KPF_HirschEffekt_Mbohli

Kapitän Platte Festival 2014
Nr Z P, Bielefeld
Samstag 11.10.2014

Bereits zum dritten Mal legte der Kutter von Kapitän Platte im Heimathafen von Bielefeld an und öffnete seine Schotten. Heraus gepurzelt kamen nicht nur die Labelmenschen Karl, Pietsch und Tane, sondern ein bunter Haufen Musiker und Vinylscheiben. Gerne nahmen die Bielefeldianer und Auswärtigen diese fröhliche Truppe in Empfang und fand sich im Nummer Zu Platz (einer ehemaligen Büroräumlichkeit jetzt Kulturlokal) ein.

Essensbedingt fanden wir den Weg erst inmitten des eröffnenden Sets von We Stood Like Kings in den Festsaal und wurden somit gleich von Stummfilm und Post-Rock empfangen. Konnte mich die Musik der Gruppe ab Platte nicht vollends überzeugen fügte die bildliche Untermalung nun die fehlende Ebene hinzu. Plötzlich erhielten die Stücke mehr Sinn und die Bilder aus dem Berlin Jahre 1921 zu betrachten war sehr interessant. Erstaunlich wie schnell und stark sich die Welt seit diesen Aufnahmen verändert hat.

SORK änderten als zweite Band dann alles. Der Horrorfilm mässige Postpunk mit viel Orgel ist sehr schräg und einmalig im Repertoire von Kapitän Platte. Live kam die Verrücktheit noch stärker durch, besonders da das Verhalten der Sängerin oft an Die Antwoord erinnerte. Macht Spass zum Zuschauen und Mithüpfen und die Texte wurden den Zuschauer mit Megafon entgegen geschrieen. Instrument versöhnten das Publikum danach mit eher typischem Post-Rock. Wunderbar grossartig wurde das Konzert dank den neuen Songs vom dritten Album „Read Books“. Neu wird die rein instrumentale mit viel Gesang aufgepeppt. Das integrierte sich sehr gut in den Gesamtsound der Band, Instrument haben mit diesem Album einen grossen Schritt nach vorne gemacht und Live noch mehr Wucht erhalten.

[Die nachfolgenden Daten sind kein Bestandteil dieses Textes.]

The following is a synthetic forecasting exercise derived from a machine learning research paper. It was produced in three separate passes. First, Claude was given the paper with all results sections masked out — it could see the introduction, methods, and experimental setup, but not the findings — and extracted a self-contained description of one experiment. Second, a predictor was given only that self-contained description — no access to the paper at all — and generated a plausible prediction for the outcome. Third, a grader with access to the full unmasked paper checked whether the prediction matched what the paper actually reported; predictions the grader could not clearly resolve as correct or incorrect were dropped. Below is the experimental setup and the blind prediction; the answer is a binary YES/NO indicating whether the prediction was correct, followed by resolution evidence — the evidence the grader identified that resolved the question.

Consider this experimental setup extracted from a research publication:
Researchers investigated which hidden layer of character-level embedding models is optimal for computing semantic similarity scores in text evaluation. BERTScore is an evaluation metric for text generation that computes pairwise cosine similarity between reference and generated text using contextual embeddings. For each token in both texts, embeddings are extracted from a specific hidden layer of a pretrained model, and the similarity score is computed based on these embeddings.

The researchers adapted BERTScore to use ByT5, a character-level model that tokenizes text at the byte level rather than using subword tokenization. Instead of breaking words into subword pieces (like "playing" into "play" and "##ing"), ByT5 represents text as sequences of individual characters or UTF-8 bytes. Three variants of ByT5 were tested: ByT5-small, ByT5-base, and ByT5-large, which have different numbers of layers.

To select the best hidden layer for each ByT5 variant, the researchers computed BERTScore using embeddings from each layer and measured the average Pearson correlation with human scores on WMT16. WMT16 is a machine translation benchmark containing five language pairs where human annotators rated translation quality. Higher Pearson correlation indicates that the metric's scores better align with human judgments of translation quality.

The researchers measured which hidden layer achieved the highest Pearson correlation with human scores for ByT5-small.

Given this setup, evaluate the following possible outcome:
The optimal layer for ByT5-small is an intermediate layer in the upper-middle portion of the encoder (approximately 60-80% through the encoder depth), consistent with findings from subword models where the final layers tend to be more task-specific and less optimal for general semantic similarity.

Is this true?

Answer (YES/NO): NO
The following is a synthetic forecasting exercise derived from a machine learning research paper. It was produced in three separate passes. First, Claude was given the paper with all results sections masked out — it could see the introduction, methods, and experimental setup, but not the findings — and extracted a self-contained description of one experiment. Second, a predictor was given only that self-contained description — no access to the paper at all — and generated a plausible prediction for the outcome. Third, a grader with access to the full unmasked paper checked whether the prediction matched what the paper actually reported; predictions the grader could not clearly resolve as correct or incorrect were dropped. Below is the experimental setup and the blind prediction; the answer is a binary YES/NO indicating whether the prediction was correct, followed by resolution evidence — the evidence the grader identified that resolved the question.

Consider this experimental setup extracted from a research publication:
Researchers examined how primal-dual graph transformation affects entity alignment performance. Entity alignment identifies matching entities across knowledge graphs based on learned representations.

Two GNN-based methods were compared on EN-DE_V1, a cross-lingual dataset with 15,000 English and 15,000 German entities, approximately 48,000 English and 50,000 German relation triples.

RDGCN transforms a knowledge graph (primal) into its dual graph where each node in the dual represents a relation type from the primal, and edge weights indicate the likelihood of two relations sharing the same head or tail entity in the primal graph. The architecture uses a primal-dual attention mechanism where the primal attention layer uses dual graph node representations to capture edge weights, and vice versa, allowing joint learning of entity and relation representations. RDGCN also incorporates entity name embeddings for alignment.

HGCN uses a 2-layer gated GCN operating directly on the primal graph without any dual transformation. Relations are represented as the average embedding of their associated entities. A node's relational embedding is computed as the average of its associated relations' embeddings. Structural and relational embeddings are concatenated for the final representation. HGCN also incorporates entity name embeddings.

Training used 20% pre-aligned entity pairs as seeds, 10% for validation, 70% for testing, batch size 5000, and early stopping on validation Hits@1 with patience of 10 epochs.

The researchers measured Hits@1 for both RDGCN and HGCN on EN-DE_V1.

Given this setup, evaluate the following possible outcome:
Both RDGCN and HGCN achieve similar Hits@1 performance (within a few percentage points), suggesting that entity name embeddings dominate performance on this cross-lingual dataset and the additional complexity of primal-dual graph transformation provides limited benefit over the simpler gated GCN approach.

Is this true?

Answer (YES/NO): YES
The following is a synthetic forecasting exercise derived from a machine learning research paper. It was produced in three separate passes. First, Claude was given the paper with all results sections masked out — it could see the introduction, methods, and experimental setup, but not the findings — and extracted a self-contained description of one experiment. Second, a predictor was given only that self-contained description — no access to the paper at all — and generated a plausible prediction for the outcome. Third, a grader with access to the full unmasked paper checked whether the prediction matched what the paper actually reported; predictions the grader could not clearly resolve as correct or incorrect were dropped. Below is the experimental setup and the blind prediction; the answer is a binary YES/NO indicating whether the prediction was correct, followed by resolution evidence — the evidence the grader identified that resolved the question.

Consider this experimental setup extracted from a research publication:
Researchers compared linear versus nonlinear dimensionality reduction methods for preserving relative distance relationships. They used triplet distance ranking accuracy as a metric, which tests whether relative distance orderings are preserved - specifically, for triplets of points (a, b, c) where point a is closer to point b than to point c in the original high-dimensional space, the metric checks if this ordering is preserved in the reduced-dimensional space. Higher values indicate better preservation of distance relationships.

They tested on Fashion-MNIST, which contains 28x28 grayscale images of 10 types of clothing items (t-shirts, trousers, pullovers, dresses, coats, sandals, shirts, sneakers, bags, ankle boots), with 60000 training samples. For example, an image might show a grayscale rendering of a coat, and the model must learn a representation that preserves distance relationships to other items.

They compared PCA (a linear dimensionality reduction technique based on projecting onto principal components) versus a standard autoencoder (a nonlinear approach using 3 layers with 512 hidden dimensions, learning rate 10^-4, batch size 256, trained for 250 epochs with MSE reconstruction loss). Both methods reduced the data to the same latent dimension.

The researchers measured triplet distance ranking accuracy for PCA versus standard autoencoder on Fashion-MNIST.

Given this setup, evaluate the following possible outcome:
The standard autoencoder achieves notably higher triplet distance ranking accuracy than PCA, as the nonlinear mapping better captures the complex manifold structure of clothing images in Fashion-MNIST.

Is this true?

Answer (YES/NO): NO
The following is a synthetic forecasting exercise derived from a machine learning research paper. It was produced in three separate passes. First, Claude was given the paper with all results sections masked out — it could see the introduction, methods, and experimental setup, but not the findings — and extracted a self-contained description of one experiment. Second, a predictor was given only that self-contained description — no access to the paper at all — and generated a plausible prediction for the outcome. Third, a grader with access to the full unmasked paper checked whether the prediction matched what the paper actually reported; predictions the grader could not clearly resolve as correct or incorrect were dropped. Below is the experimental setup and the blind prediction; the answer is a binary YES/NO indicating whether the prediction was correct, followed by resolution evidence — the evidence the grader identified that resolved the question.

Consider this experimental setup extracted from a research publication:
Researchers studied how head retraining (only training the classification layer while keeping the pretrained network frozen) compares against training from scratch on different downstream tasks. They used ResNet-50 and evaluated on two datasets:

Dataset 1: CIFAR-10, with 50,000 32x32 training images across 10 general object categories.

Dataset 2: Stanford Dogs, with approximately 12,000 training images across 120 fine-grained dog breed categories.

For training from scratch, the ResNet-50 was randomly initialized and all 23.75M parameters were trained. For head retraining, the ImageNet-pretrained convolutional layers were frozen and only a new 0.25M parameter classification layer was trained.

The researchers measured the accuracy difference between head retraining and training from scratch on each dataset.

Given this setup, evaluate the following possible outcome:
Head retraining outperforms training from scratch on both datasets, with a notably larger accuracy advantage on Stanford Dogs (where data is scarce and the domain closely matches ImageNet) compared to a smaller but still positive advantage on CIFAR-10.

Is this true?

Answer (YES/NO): NO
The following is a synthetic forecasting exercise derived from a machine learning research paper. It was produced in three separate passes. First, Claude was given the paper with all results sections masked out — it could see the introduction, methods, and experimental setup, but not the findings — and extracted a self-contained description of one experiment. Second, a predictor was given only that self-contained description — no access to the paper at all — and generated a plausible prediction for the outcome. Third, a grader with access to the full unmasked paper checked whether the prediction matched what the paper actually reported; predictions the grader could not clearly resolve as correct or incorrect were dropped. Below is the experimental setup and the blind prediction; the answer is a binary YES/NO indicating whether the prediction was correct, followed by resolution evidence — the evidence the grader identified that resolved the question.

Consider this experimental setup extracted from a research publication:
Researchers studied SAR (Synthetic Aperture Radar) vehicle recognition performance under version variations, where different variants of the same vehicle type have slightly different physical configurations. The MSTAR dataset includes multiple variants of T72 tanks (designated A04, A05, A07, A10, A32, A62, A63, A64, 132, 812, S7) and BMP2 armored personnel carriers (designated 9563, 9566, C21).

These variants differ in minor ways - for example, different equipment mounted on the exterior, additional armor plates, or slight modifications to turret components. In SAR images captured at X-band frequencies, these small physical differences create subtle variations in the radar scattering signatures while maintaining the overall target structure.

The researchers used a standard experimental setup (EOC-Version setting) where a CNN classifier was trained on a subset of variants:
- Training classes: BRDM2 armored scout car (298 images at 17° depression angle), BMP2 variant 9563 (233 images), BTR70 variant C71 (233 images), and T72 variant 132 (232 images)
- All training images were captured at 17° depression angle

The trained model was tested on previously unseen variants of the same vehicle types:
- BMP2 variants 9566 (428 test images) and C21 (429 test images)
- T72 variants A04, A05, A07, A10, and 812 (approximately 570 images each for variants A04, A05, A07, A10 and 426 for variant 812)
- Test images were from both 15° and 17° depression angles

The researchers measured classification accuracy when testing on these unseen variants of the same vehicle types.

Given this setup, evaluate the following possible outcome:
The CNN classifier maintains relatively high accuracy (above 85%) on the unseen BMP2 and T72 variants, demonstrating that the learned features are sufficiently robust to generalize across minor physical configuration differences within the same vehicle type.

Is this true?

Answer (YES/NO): YES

Den überwältigenden Abschluss haben die wilden und unermüdlichen The Hirsch Effekt geboten. Ihre Musik ist ab Platte eine unwirkliche Wucht, live steigert sich dies zu einem Erlebnis das dich entweder erschrocken davon jagt oder fesselt und keine Sekunde loslässt. Immer wieder habe ich mich gefragt wie man Lieder mit so vielen Breaks, Taktwechsel, Melodien und Geschrei wie auch Gesang auswendig lernen und vortragen kann. Tausende von Noten füllten den Saal und wurden vom Publikum mit hartem Headbanging zugleich zertrümmert. Wie hier erbarmungslose Math und Grind Passagen mit Orchesterklängen, hymnischen Refrains und Mitschreimomenten kombiniert werden ist meisterlich. Gottlob erscheint im Februar das neue, dritte Album der Band. Obwohl mit „Holon: Anamnesis“ haben sie ihr Werk für die Ewigkeit schon geschrieben, dies zeigte sich auch wieder im NrZP.

Wer nach diesem Urknall noch weiter feiern wollte fand im Nebenraum „Cutie“ das Kapitän Platte-Glücksrad, Merchandise, eine gut ausgestattete Bar und viele Gelegenheiten sich mit anderen Musikfans auszutauschen. Dave & Mighty bot tollen Sound für die Afterparty. Als Fazit bleibt zu sagen: Das Festival des Bielefelder Labels ist eine wunderbare Angelegenheit bei der sich alle wohl fühlen. So muss Austausch der Musik funktionieren.